Avete dinanzi agli occhi, come un libro aperto, questa grande regione, con tutta la sua realtà storica, sociale e religiosa. La fede del popolo brasiliano ebbe origine prevalentemente in queste terre. Nel 1676 fu costituita la Provincia Ecclesiastica del Brasile, con la sede metropolitana a Bahia, attorno alla quale si aggrupparono poi, come suffraganee, le Diocesi di Rio de Janeiro, Pernambuco, Maranhão e, nel secolo successivo, quelle del Grão-Pará, São Paulo e Mariana, con le Prelature di Cuibá e Goiás. Il tempo non può cancellare il ricordo di tanti Pastori originari di lì e i molti venuti dall'estero, che si dedicarono generosamente a piantare i Semi del Verbo.

Ringrazio Monsignor Ricardo José Weberberger, Vescovo di Barreiras e Presidente del vostro Regional, per essersi fatto interprete dei vostri sentimenti nel descrivere le speranze e le difficoltà, i progetti e le aspettative delle Diocesi che vi sono state affidate. Desidero cogliere questa opportunità per inviare il mio affettuoso ricordo ai sacerdoti, religiosi, religiose e a tutto il popolo cristiano delle vostre Comunità diocesane, alle quali penso con stima e simpatia.

2. Un posto speciale è riservato nel cuore del Papa e, ne sono certo anche nel cuore di tutti voi, amati Vescovi, ai consacrati nella Chiesa. Il carisma di ognuno è un segno eloquente di partecipazione alla multiforme ricchezza di Cristo, la cui "ampiezza, lunghezza, altezza e profondità" (cfr
Ep 3,18) superano sempre di molto quello che noi possiamo assorbire della sua pienezza. La Chiesa, che è il volto visibile di Cristo nel tempo, accoglie e nutre nel suo grembo Congregazioni e istituti con stili tanto diversi, in quanto tutti contribuiscono a rivelare la variegata presenza e il polivalente dinamismo del Verbo di Dio incarnato e della Comunità di quanti credono il Lui.

In un momento in cui si percepisce chiaramente il rischio di costruire l'uomo con una sola dimensione, che inevitabilmente finisce con l'essere quella storicista e immanentista, i consacrati sono chiamati a mantenere vivo il valore e il significato della preghiera di adorazione, non separata ma unita all'impegno vivo di un generoso servizio prestato agli uomini, che proprio da lì traggono impulso ed efficacia: preghiera e lavoro, azione e contemplazione sono binomi che in Cristo non scadono mai in contrapposizioni antitetiche, anzi maturano nella reciproca complementarità e nella feconda integrazione.

- **CONSEGNA A**:
Secondo il discorso ai Vescovi, in quale anno fu costituita la Provincia Ecclesiastica del Brasile?
- **CONSEGNA B**:
Prosegui il discorso ai Vescovi dopo l'ultima frase riportata.
Per svolgere il lavoro non occorre consultare il materiale.

- **SEZIONE MATERIALE**:
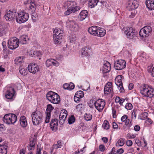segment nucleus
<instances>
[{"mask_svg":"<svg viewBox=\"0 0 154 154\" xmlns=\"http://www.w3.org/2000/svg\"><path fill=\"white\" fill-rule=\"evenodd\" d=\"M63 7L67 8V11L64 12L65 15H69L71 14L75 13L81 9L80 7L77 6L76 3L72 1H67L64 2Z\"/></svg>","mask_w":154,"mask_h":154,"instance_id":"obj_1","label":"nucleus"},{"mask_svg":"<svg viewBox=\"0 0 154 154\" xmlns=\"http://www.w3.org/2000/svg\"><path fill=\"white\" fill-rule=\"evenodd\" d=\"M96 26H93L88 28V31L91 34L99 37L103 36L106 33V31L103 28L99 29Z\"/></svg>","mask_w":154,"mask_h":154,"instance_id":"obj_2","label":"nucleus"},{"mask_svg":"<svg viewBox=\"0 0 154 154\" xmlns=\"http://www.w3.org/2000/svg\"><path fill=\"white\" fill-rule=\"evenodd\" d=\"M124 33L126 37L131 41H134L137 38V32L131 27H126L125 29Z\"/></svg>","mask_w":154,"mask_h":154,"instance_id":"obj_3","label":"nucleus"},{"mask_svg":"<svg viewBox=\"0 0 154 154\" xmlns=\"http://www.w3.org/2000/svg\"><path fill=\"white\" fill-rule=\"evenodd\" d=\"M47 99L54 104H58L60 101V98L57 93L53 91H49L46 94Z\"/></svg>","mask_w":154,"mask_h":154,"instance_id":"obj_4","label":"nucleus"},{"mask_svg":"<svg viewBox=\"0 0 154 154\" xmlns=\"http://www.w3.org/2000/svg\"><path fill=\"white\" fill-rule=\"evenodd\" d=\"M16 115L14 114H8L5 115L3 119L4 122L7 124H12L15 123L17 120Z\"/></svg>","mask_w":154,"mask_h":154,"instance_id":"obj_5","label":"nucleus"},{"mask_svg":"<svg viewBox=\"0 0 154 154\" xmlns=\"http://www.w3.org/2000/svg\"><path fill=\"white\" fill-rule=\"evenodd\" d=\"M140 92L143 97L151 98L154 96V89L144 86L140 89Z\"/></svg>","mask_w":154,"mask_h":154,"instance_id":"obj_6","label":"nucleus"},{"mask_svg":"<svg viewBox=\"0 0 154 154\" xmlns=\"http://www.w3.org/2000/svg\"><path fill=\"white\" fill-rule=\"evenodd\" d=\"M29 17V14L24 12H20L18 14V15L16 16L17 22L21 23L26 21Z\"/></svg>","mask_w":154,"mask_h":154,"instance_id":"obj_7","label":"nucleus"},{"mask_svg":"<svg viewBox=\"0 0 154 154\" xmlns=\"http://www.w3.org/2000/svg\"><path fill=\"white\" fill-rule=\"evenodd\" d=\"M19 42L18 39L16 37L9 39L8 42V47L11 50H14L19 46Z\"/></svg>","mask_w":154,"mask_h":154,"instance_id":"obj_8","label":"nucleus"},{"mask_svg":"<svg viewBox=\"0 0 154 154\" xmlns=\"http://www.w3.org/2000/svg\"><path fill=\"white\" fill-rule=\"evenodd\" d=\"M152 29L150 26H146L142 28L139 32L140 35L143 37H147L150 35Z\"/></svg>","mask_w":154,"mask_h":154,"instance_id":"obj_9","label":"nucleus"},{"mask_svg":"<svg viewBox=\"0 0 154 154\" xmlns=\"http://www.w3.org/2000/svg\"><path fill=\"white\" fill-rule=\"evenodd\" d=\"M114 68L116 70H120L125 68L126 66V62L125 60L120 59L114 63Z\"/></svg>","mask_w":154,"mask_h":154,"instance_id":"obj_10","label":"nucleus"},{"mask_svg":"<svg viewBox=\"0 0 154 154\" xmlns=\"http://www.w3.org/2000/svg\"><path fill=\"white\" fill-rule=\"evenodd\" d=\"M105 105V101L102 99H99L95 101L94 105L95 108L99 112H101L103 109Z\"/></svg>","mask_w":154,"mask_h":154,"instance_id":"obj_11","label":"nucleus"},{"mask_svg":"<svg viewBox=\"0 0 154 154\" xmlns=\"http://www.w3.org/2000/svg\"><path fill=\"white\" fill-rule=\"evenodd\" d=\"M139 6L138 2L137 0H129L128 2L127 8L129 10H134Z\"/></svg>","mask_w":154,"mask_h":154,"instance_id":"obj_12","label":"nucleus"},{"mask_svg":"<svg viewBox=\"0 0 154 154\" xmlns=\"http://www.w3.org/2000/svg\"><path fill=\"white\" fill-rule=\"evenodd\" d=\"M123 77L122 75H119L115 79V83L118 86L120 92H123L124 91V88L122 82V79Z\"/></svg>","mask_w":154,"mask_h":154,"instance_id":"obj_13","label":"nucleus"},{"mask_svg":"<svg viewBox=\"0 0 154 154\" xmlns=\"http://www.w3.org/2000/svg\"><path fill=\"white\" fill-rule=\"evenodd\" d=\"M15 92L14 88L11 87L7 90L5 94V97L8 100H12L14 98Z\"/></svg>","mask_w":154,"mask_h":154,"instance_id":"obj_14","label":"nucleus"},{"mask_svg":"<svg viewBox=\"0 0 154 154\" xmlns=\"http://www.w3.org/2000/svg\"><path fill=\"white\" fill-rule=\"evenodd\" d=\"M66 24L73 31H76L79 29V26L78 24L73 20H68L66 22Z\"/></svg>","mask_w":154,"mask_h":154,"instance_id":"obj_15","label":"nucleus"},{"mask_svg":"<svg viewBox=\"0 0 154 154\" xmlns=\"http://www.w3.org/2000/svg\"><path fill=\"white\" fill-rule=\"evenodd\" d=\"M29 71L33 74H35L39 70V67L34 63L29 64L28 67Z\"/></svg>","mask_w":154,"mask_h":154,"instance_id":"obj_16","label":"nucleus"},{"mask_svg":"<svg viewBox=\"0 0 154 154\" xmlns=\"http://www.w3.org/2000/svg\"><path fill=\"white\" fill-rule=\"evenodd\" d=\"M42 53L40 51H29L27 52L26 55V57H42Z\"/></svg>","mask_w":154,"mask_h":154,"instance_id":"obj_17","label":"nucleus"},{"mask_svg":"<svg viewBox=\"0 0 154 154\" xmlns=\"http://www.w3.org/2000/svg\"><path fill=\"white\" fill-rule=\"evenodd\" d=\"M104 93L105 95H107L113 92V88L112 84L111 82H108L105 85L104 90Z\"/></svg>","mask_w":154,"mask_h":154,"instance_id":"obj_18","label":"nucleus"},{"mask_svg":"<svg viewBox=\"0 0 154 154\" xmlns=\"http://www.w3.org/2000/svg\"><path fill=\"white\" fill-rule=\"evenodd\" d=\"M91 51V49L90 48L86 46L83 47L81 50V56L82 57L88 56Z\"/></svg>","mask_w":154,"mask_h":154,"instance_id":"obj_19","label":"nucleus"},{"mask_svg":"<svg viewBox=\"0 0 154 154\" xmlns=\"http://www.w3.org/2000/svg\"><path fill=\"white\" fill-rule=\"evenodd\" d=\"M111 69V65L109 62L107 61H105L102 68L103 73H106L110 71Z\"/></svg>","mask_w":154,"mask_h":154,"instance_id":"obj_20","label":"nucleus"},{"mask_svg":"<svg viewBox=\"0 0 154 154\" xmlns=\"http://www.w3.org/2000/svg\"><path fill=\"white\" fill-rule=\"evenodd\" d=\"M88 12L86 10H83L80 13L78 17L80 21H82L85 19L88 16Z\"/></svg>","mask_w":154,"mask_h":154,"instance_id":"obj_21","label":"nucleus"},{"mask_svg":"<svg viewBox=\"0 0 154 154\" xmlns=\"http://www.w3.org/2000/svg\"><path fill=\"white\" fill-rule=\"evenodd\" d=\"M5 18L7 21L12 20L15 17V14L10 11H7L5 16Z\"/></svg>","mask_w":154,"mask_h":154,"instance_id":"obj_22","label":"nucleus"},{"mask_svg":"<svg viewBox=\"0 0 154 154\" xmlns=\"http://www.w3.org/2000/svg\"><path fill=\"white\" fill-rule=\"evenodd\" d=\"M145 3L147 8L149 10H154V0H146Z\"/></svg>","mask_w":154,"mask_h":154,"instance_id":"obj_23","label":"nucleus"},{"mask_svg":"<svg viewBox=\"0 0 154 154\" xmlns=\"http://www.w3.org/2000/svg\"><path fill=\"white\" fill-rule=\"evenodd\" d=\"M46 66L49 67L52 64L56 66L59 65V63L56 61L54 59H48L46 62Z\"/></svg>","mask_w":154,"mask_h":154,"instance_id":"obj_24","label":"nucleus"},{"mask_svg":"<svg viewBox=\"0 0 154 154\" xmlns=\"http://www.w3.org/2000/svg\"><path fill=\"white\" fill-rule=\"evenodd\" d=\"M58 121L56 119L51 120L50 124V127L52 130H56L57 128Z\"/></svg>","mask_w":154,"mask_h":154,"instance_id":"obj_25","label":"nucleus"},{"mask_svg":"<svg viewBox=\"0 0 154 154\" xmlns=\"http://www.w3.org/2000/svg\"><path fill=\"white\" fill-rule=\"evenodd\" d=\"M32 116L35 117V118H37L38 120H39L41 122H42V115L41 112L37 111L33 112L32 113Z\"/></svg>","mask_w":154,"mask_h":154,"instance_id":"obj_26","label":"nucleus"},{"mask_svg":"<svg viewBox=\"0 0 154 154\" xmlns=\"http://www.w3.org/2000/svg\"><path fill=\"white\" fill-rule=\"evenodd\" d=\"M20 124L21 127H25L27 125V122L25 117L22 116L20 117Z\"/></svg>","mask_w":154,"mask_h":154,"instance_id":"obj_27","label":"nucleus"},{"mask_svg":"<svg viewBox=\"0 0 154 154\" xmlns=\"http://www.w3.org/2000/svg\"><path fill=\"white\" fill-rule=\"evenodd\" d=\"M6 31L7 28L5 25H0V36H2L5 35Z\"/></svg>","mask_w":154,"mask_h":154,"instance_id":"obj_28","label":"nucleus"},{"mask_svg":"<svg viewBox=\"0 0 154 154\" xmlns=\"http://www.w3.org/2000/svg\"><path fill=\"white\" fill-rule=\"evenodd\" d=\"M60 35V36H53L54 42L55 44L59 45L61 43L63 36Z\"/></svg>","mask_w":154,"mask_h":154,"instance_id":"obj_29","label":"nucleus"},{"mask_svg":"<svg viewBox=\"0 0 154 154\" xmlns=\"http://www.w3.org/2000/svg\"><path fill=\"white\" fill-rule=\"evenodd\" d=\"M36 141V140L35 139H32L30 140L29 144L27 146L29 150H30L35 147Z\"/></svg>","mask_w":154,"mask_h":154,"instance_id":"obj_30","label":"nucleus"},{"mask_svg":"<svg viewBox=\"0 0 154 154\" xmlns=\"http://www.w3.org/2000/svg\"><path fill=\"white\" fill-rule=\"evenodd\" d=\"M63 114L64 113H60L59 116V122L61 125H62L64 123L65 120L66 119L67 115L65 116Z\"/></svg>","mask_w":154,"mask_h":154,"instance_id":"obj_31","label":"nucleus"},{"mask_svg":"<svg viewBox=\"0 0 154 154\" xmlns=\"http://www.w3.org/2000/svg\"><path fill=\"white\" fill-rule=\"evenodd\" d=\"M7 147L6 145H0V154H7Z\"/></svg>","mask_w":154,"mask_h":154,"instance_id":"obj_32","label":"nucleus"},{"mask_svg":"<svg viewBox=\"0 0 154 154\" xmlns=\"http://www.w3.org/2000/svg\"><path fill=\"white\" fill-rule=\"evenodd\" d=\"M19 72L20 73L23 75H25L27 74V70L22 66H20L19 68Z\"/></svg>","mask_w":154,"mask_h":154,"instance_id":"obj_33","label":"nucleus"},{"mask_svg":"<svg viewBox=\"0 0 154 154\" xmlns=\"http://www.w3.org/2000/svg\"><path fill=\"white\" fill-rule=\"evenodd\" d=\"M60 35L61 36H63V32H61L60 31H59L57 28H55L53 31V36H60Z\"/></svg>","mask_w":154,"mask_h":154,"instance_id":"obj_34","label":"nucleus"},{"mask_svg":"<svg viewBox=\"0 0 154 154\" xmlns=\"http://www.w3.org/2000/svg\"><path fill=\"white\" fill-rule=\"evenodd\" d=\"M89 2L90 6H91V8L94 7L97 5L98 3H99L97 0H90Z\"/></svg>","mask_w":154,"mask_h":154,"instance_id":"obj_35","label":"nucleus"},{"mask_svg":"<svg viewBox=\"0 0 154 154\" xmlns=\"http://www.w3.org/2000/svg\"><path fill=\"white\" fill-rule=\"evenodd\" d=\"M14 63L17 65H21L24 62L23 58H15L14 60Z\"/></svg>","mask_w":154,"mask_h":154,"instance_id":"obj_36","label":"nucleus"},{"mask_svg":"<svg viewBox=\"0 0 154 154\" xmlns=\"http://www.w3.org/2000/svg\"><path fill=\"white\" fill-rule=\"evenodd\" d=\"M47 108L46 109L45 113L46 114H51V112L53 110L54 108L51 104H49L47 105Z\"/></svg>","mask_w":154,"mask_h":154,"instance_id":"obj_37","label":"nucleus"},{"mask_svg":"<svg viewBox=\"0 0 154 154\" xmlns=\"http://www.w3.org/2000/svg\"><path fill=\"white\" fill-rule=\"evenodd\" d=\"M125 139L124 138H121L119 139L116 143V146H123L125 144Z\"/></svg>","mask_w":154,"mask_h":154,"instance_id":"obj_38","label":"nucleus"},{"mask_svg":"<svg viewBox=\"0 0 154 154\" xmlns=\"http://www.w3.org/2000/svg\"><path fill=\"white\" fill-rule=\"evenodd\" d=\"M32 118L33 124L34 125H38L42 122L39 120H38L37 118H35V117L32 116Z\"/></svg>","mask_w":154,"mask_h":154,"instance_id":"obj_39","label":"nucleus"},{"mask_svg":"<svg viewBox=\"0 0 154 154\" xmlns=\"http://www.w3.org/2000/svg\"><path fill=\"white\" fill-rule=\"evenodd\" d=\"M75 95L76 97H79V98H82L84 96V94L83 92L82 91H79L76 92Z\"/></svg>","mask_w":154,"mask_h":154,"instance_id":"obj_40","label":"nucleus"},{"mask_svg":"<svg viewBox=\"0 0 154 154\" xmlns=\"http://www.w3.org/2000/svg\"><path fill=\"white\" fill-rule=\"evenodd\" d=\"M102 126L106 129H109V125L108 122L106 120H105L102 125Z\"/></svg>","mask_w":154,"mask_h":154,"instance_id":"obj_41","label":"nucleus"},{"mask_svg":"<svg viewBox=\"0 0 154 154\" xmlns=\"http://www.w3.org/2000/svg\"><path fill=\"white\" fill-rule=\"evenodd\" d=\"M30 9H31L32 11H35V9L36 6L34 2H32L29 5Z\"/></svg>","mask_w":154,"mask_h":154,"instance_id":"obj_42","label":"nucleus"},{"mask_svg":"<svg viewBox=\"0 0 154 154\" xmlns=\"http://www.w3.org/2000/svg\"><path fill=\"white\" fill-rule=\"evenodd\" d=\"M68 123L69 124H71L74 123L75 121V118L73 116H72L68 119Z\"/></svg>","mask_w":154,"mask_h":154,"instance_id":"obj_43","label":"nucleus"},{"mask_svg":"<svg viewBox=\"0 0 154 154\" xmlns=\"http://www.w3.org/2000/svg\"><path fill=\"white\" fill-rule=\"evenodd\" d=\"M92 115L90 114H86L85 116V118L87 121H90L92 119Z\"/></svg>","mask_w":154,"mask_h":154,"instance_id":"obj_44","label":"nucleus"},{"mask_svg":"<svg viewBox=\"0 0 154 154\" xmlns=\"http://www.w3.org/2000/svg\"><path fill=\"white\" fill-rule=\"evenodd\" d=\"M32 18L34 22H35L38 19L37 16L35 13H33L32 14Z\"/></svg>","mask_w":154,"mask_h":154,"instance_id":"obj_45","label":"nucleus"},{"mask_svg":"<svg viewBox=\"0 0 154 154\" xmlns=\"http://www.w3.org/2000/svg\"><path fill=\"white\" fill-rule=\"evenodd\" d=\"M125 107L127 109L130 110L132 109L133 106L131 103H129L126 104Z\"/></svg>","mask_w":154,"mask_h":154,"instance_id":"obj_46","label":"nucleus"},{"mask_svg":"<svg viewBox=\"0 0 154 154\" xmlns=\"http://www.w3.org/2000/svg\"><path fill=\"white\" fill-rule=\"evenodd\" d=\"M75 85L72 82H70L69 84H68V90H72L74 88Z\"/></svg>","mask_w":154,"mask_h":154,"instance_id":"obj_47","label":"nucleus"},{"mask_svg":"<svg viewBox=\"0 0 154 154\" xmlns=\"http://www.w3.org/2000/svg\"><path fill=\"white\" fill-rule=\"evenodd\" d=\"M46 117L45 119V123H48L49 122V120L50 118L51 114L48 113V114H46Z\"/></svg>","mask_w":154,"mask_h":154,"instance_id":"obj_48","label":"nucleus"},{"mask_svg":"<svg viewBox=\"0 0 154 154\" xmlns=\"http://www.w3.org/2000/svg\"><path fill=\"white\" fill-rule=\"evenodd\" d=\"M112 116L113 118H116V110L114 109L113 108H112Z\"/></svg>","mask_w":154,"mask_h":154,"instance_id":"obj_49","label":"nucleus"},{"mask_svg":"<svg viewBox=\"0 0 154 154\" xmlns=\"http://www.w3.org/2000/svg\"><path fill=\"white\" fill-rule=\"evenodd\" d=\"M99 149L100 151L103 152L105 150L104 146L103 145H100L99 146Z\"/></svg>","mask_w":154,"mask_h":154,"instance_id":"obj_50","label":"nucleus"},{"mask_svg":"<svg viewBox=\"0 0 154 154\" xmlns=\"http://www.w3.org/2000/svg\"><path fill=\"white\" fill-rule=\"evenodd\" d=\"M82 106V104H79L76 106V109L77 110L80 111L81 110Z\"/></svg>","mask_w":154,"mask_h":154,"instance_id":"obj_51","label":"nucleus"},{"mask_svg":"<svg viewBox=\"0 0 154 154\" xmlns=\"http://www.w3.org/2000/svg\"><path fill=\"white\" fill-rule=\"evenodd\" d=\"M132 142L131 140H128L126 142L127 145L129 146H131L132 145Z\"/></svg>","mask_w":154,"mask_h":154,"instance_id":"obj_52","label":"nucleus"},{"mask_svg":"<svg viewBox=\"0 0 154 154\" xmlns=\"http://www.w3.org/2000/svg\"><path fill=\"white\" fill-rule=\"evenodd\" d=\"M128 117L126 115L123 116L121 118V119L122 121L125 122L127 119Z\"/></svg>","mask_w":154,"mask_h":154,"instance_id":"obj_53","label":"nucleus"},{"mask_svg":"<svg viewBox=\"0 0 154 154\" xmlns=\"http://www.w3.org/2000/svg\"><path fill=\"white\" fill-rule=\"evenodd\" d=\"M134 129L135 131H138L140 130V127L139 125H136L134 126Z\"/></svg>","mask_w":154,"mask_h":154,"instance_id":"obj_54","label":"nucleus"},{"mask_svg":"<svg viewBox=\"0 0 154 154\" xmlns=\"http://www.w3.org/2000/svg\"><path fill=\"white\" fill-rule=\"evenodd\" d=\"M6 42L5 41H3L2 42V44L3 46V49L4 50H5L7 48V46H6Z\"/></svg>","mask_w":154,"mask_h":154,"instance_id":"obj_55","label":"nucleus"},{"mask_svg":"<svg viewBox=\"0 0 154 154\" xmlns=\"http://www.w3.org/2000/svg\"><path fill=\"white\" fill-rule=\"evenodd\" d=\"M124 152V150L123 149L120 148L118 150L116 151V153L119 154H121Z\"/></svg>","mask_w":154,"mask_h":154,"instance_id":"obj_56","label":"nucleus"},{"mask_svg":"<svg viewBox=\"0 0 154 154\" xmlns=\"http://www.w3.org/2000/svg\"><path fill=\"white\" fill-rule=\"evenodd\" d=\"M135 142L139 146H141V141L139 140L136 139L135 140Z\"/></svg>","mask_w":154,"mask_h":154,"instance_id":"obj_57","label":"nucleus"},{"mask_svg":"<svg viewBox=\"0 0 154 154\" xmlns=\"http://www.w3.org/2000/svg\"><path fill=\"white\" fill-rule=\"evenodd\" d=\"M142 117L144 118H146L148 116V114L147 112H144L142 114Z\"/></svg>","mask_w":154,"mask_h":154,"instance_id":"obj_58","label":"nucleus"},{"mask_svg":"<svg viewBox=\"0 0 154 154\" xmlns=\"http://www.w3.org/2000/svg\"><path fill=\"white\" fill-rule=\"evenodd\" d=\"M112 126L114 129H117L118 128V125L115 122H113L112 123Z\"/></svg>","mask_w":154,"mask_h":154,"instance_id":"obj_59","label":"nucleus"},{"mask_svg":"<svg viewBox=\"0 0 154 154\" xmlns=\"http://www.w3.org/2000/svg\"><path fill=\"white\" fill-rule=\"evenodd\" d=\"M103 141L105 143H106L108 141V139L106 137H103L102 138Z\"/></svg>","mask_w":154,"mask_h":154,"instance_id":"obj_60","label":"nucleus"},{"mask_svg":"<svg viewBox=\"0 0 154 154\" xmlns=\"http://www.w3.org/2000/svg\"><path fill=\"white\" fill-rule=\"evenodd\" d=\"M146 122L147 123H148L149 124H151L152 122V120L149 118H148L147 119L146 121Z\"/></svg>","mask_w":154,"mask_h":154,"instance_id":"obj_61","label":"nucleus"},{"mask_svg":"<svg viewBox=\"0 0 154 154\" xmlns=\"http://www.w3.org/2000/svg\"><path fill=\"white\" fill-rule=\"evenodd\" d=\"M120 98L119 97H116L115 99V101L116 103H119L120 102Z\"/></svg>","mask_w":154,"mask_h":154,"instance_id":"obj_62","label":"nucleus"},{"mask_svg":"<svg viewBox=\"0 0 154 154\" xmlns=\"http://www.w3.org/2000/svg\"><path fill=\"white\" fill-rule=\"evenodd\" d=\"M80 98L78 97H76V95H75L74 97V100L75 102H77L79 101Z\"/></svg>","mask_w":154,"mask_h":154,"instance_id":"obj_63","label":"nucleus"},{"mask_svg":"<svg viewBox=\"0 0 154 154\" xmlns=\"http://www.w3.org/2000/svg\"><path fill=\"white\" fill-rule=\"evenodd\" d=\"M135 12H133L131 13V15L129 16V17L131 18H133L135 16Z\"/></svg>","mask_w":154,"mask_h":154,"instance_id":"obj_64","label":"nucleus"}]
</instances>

- **RISPOSTA A**:
Nel 1676.

- **RISPOSTA B**:
La società attuale ha bisogno di vedere negli uomini e nelle donne consacrate quanta armonia esiste fra l'umano e il divino, fra le cose visibili e quelle invisibili (cfr 2Co 4,18), e quanto le seconde superano le prime, senza mai banalizzarle né umiliarle, ma vivificandole ed elevandole al livello del piano eterno di salvezza. Questa è la testimonianza che devono rendere oggi al mondo: mostrare quanta bontà e quanto amore sono contenuti nel mistero di Cristo (cfr Tt 3,4) e contemporaneamente quanto di trascendente e di soprannaturale si richiede nell'impegno fra gli uomini.

3. Desidero sottolineare nuovamente il merito di tante Congregazioni religiose, che hanno inviato il fior fiore delle loro vocazioni per formare ed educare questo popolo con tanto amore e dedizione. Possiamo forse dimenticarci dei francescani, dei domenicani, degli agostiniani, dei benedettini, dei gesuiti, dei salesiani, dei lazzaristi, dei comboniani, dei presbiteri "fidei donum"? Quello che oggi vediamo in tutto il territorio nazionale è il frutto del lavoro nascosto, silenzioso e benemerito di molti laici e laiche e di tanti religiosi e religiose che hanno contribuito e contribuiscono all'edificazione dell'anima cristiana del brasiliano. Riconosciamolo e rendiamo grazie a Dio, poiché nel silenzio e nel dono di sé disinteressato la Città di Dio è cresciuta e l'albero frondoso della Chiesa ha recato i suoi frutti di bene e di grazia.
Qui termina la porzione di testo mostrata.